I also think that current AI models pose misuse risks, which may continue to get worse as models get more capable, and that this could potentially result in catastrophic suffering if we fail to regulate this.

I now work for SecureBio on AI-Evals.

relevant quote:

“There is a powerful effect to making a goal into someone’s full-time job: it becomes their identity. Safety engineering became its own subdiscipline, and these engineers saw it as their professional duty to reduce injury rates. They bristled at the suggestion that accidents were largely unavoidable, coming to suspect the opposite: that almost all accidents were avoidable, given the right tools, environment, and training.” https://www.lesswrong.com/posts/DQKgYhEYP86PLW7tZ/how-factories-were-made-safe

Nathan Helm-Burger 9 May 2024 5:09 UTC
2 points
0
in reply to: Petr Andreev’s comment on: Please stop publishing ideas/insights/research about AI
A bit of a rant, yes, but some good thoughts here.
I agree that unenforceable regulation can be a bad thing. On the other hand, it can also work in some limited ways. For example, the international agreements against heritable human genetic engineering seem to have held up fairly well. But I think that that requires supporting facts about the world to be true. It needs to not be obviously highly profitable to defectors, it needs to be relatively inaccessible to most people (requiring specialized tech and knowledge), it needs to fit with our collective intuitions (bio-engineering humans seems kinda icky to a lot of people).
The trouble is, all of these things fail to help us with the problem of dangerous AI! As you point out, many bitcoin miners have plenty of GPUs to be dangerous if we get even a couple more orders-of-magnitude algorithmic efficiency improvements. So it’s accessible. AI and AGI offer many tempting ways to acquire power and money in society. So it’s immediately and incrementally profitable. People aren’t as widely instinctively outraged by AI experiments as Bio-engineering experiments. So it’s not intuitively repulsive.
So yes, this seems to me to be very much a situation in which we should not place any trust in unenforceable regulation.
I also agree that we probably do need some sort of organization which enforces the necessary protections (detection and destruction) against rogue AI.
And it does seem potentially like a lot of human satisfaction could be bought in the near future with a focus on making sure everyone in the world gets a reasonable minimum amount of satisfaction from their physical and social environments as you describe here:
Usually, the median person is interested in: jobs, a full fridge, rituals, culture, the spread of their opinion leader’s information, dopamine, political and other random and inherited values, life, continuation of life, and the like. Provide a universal way of obtaining this and just monitor it calmly.
As Connor Leahy has said, we should be able to build sufficiently powerful tool-AI to not need to build AGI! Stop while we still have control! Use the wealth to buy off those who would try anyway. Also, build an enforcement agency to stop runaway AI or AI misuse.
I don’t know how we get there from here though.
Also, the offense-dominant weapons development landscape is looking really grim, and I don’t see how to easily patch that.
On the other hand, I don’t think we buy ourselves any chance of victory by trying to gag ourselves for fear of speeding up AGI development. It’s coming soon regardless of what we do! The race is short now, we need to act fast!
I don’t buy the arguments that our discussions here will make a significant impact in the timing of the arrival of AGI. That seems like hubris to me, to imagine we have such substantial effects, just from our discussions.
Code? Yes, code can be dangerous and shouldn’t be published if so.
Sufficiently detailed technical descriptions of potential advancements? Yeah, I can see that being dangerous.
Unsubstantiated commentary about a published paper being interesting and potentially having both capabilities and alignment value? I am unconvinced that such discussions meaningfully impact the experiments being undertaken in AI labs.

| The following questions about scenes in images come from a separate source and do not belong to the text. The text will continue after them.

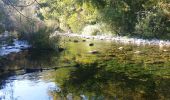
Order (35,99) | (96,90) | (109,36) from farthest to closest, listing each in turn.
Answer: (109,36) → (96,90) → (35,99)

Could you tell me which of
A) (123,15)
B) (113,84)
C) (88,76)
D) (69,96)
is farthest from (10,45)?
(69,96)

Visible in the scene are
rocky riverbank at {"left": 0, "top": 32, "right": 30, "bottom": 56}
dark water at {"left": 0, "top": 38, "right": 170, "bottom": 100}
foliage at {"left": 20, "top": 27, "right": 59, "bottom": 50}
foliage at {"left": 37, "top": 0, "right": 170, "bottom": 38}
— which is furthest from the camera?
foliage at {"left": 37, "top": 0, "right": 170, "bottom": 38}

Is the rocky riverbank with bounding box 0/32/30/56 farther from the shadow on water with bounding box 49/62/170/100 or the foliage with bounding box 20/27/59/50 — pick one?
the shadow on water with bounding box 49/62/170/100

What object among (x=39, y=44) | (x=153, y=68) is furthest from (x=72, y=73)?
(x=39, y=44)

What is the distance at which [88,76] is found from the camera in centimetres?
1888

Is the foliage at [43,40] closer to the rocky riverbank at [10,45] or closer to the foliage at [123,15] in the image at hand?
the rocky riverbank at [10,45]

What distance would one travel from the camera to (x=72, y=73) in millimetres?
19703

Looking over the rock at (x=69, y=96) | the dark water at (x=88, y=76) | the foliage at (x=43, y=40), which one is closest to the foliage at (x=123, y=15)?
the foliage at (x=43, y=40)

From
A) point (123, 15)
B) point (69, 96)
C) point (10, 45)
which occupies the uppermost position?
point (123, 15)

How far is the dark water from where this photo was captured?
14965mm

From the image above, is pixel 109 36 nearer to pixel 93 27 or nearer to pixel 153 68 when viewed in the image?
pixel 93 27

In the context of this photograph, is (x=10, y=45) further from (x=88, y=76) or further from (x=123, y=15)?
(x=88, y=76)

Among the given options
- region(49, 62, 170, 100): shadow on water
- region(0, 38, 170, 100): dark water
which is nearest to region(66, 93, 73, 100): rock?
region(0, 38, 170, 100): dark water

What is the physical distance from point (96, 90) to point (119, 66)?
5.62 meters
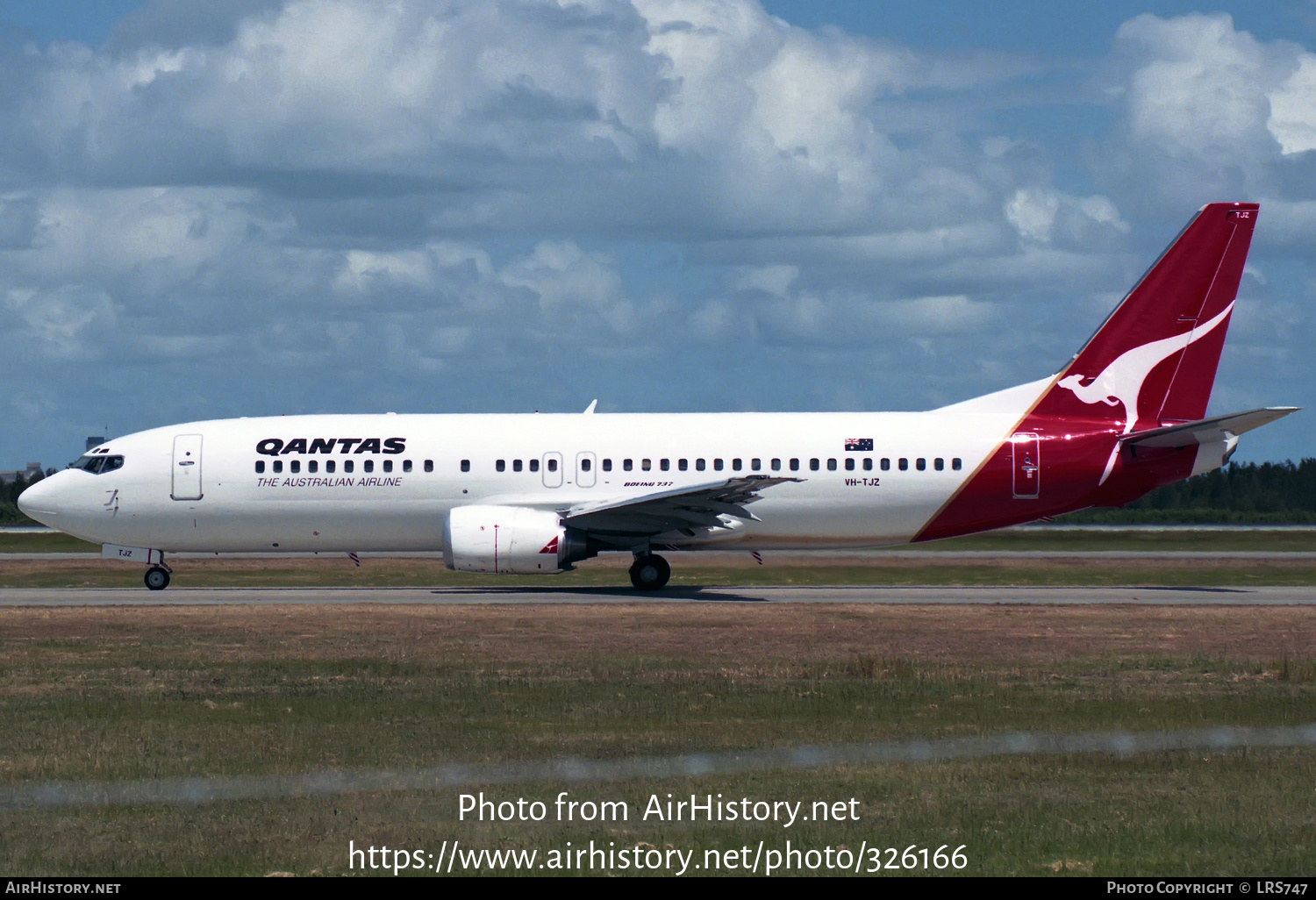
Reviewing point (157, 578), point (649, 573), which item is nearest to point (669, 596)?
point (649, 573)

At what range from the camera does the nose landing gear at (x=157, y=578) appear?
3456 cm

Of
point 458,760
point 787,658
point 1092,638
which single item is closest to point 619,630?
point 787,658

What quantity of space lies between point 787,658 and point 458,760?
8415 millimetres

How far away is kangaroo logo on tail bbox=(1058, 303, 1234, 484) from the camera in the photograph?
34.4m

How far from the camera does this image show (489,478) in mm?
34156

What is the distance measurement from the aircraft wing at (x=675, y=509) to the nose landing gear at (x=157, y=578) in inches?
390

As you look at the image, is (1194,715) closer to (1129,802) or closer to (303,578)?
(1129,802)

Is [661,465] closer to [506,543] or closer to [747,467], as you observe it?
[747,467]

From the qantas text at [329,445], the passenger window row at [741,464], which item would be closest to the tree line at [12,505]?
the qantas text at [329,445]

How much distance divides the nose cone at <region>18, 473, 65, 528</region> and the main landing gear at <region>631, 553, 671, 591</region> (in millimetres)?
13925

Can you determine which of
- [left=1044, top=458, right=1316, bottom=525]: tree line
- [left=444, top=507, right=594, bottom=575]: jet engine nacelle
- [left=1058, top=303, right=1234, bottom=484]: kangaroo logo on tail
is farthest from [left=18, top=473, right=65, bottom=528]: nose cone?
[left=1044, top=458, right=1316, bottom=525]: tree line

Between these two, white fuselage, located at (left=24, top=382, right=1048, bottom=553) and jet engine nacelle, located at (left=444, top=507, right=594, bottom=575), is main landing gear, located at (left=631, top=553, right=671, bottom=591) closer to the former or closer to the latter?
white fuselage, located at (left=24, top=382, right=1048, bottom=553)

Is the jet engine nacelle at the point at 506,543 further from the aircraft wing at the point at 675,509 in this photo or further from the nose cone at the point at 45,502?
the nose cone at the point at 45,502

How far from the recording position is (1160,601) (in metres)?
30.2
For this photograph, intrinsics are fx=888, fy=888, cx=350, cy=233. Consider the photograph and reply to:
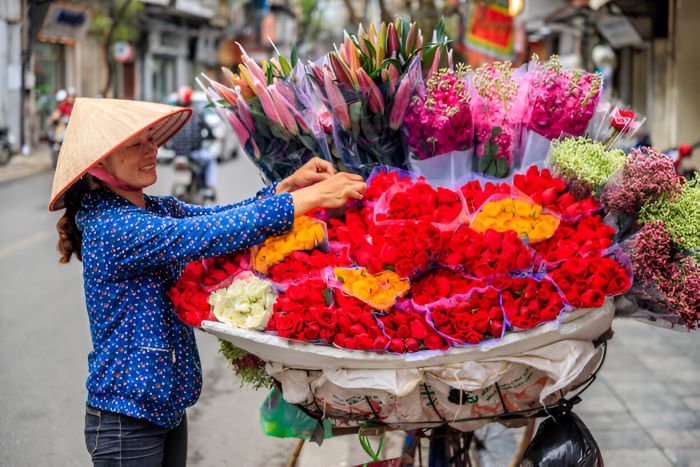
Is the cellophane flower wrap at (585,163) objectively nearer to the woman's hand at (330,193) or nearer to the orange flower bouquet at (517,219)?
the orange flower bouquet at (517,219)

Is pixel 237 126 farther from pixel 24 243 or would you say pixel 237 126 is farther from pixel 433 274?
pixel 24 243

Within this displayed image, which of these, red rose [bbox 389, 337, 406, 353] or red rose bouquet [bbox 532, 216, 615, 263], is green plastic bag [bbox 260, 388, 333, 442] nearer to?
red rose [bbox 389, 337, 406, 353]

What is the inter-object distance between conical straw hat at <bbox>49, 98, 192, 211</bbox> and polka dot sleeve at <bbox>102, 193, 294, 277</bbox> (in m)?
0.18

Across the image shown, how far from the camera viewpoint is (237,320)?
246 centimetres

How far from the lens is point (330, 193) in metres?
2.59

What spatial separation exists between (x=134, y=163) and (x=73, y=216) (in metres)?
0.27

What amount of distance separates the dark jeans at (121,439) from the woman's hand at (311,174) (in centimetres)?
86

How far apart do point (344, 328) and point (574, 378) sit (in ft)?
2.15

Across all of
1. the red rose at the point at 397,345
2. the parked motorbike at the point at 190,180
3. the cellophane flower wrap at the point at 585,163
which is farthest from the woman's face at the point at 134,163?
the parked motorbike at the point at 190,180

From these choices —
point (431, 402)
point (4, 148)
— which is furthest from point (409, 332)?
point (4, 148)

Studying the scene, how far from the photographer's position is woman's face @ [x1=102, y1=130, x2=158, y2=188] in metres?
2.56

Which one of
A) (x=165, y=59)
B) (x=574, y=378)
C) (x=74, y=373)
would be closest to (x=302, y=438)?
(x=574, y=378)

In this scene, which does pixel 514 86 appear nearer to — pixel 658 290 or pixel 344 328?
pixel 658 290

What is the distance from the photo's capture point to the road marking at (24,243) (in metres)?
10.3
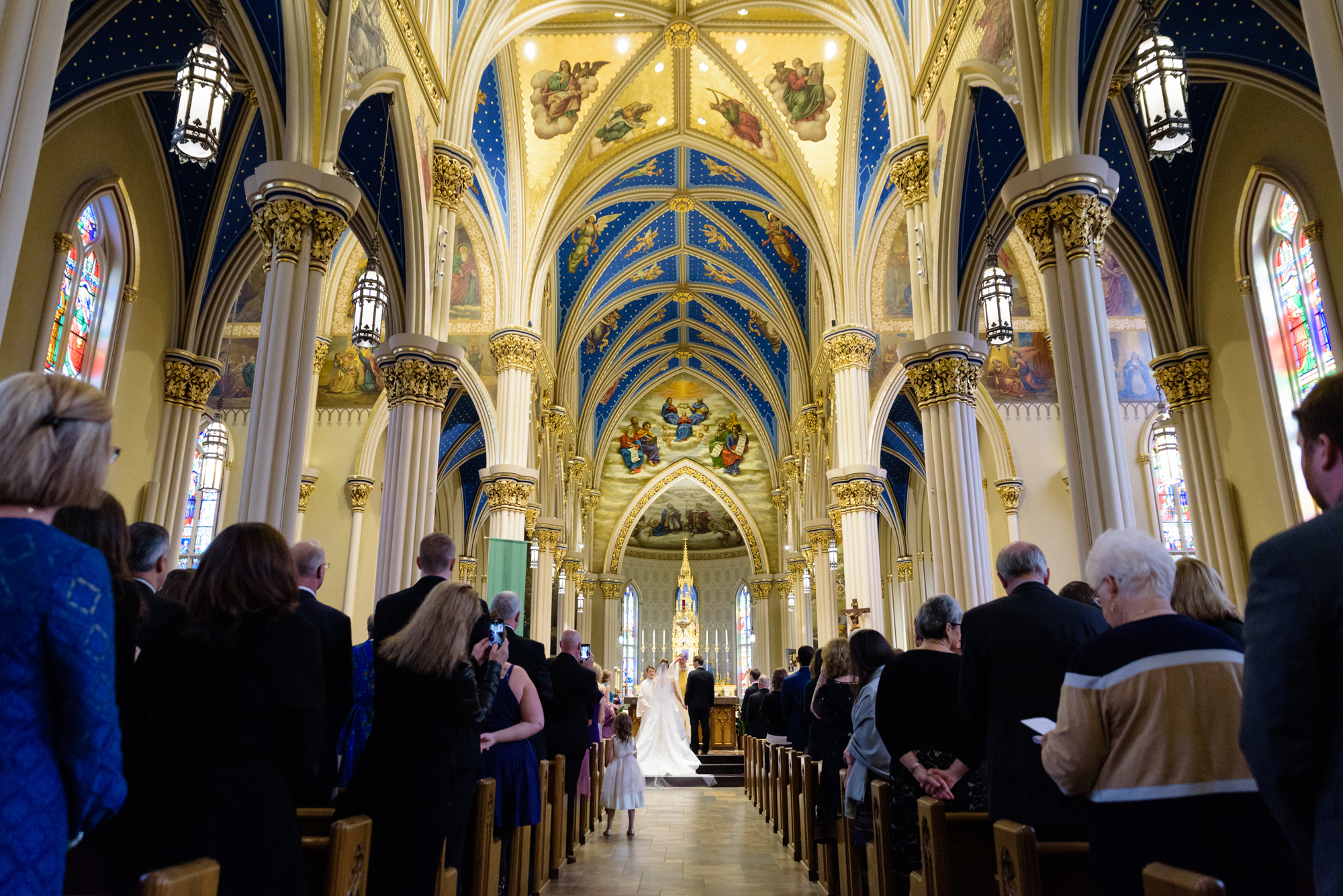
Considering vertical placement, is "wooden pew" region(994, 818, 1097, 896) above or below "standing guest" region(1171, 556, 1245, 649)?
below

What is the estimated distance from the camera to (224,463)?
16.7 meters

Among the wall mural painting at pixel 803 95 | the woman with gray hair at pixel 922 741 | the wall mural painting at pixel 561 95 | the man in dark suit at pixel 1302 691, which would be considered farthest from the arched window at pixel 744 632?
the man in dark suit at pixel 1302 691

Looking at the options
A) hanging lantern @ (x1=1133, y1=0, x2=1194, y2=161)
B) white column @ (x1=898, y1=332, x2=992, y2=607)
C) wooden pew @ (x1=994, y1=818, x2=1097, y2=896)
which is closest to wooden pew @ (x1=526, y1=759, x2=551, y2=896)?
wooden pew @ (x1=994, y1=818, x2=1097, y2=896)

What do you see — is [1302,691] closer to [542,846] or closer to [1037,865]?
[1037,865]

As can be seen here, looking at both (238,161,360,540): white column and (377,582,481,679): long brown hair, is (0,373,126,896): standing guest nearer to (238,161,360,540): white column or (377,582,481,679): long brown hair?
(377,582,481,679): long brown hair

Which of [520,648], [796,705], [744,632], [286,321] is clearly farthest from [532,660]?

Nathan Helm-Burger 9 May 2024 4:32 UTC
2 points
−2
in reply to: mako yass’s comment on: Please stop publishing ideas/insights/research about AI
Hmm. Seems… fragile. I don’t think that’s a reason not to do it, but I also wouldn’t put much hope in the idea that leaks would be successfully prevented by this system.

Nathan Helm-Burger 9 May 2024 4:26 UTC
2 points
0
in reply to: O O’s comment on: Please stop publishing ideas/insights/research about AI
I think you make some valid points. In particular, I agree that some people seem to have fallen into a trap of being unrealistically pessimistic about AI outcomes which mirrors the errors of those AI developers and cheerleaders who are being unrealistically optimistic.
On the other hand, I disagree with this critique (although I can see where you’re coming from):
If it’s instead a boring engineering problem, this stops being a quest to save the world or an all consuming issue. Incremental alignment work might solve it, so in order to preserve the difficulty of the issue, it will cause extinction for some far-fetched reason. Building precursor models then bootstrapping alignment might solve it, so this “foom” is invented and held on to (for a lot of highly speculative assumptions), because that would stop it from being a boring engineering problem that requires lots of effort and instead something a lone genius will have to solve.
I think that FOOM is a real risk, and I have a lot of evidence grounding my calculations about available algorithmic efficiency improvements based on estimates of the compute of the human brain. The conclusion I draw from believing that FOOM is both possible, and indeed likely, after a certain threshold of AI R&D capability is reached by AI models is that preventing/controlling FOOM is an engineering problem.
I don’t think we should expect a model in training to become super-human so fast that it blows past our ability to evaluate it. I do think that in order to have the best chance of catching and controlling a rapid accelerating take-off, we need to do pre-emptive engineering work. We need very comprehensive evals to have detailed measures of key factors like general capability, reasoning, deception, self-preservation, and agency. We need carefully designed high-security training facilities with air-gapped datacenters. We need regulation that prevents irresponsible actors from undertaking unsafe experiments. Indeed, most of the critical work to preventing uncontrolled rogue AGI due to FOOM is well described by ‘boring engineering problems’ or ‘boring regulation and enforcement problems’.
Believing in the dangers of recursive self-improvement doesn’t necessarily involve believing that the best solution is a genius theoretical answer to value and intent alignment. I wouldn’t rule the chance of that out, but I certainly don’t expect that slim possibility. It seems foolish to trust in that the primary hope for humanity. Instead, let’s focus on doing the necessary engineering and political work so that we can proceed with reasonable safety measures in place!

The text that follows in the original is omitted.